Forming Part of the Terms and Conditions of the Offer

IF YOU PARTICIPATE IN THE 401(K) PLAN AND EMPLOYEE STOCK OWNERSHIP PLAN OF CVS/CAREMARK CORPORATION AND AFFILIATED COMPANIES, THE CARESAVE 401(K) RETIREMENT SAVINGS PLAN, THE CVS/CAREMARK CORPORATION 1999 EMPLOYEE STOCK PURCHASE PLAN OR THE CARESTOCK EMPLOYEE STOCK PURCHASE PLAN, YOU MUST NOT USE THIS LETTER OF TRANSMITTAL TO DIRECT THE TENDER OF THE SHARES ATTRIBUTABLE TO YOUR ACCOUNT. INSTEAD, YOU MUST USE THE SEPARATE “TENDER INSTRUCTION FORMS” SENT TO PARTICIPANTS IN THOSE PLANS. IF YOU PARTICIPATE IN THE 401(K) PLAN AND EMPLOYEE STOCK OWNERSHIP PLAN OF CVS/CAREMARK CORPORATION AND AFFILIATED COMPANIES, THE CARESAVE 401(K) RETIREMENT SAVINGS PLAN, THE CVS/CAREMARK CORPORATION 1999 EMPLOYEE STOCK PURCHASE PLAN OR THE CARESTOCK EMPLOYEE STOCK PURCHASE PLAN YOU SHOULD READ THE SEPARATE “TENDER INSTRUCTION FORMS” AND RELATED MATERIALS CAREFULLY.

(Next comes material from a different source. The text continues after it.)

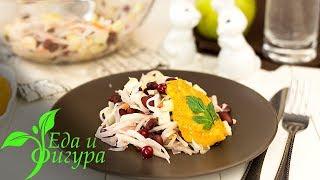 Диетический салат из квашеной капусты. Еда и Фигура.
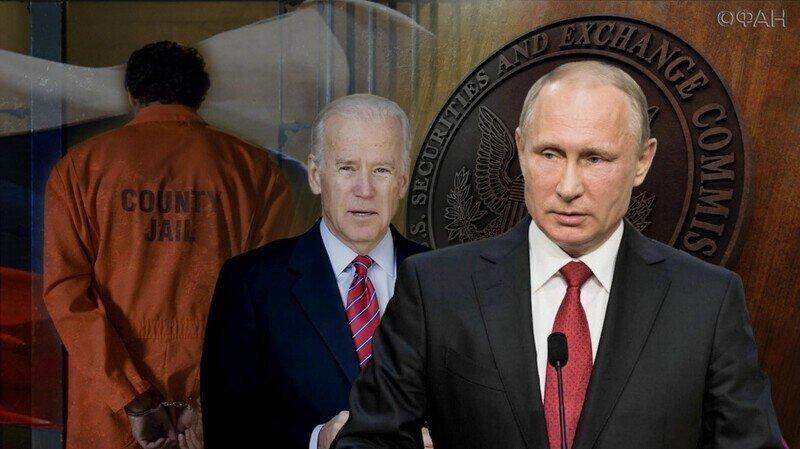 Экстрадиция в США: что ждет похищенных россиян после встречи Путина и Байдена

1. Guarantee of Signatures. Except as otherwise provided below, all signatures on this Letter of Transmittal must be guaranteed by a financial institution (including most banks and brokerage houses) which is a participant in the Securities Transfer Agents Medallion Program (an “Eligible Institution”). Signatures on this Letter of Transmittal need not be guaranteed (a) if this Letter of Transmittal is signed by the registered holder(s) of the shares (which term, for purposes of this document, shall include any participant in the Book-Entry Transfer Facility whose name appears on a security position listing as the owner of shares) tendered herewith and such holder(s) have not completed the box entitled “Special Payment Instructions” or “Special Delivery Instructions” on this Letter of Transmittal or (b) if such shares are tendered for the account of an Eligible Institution. See Instruction 8. You may also need to have any certificates you deliver endorsed or accompanied by a stock power, and the signatures on these documents may also need to be guaranteed. See Instruction 6.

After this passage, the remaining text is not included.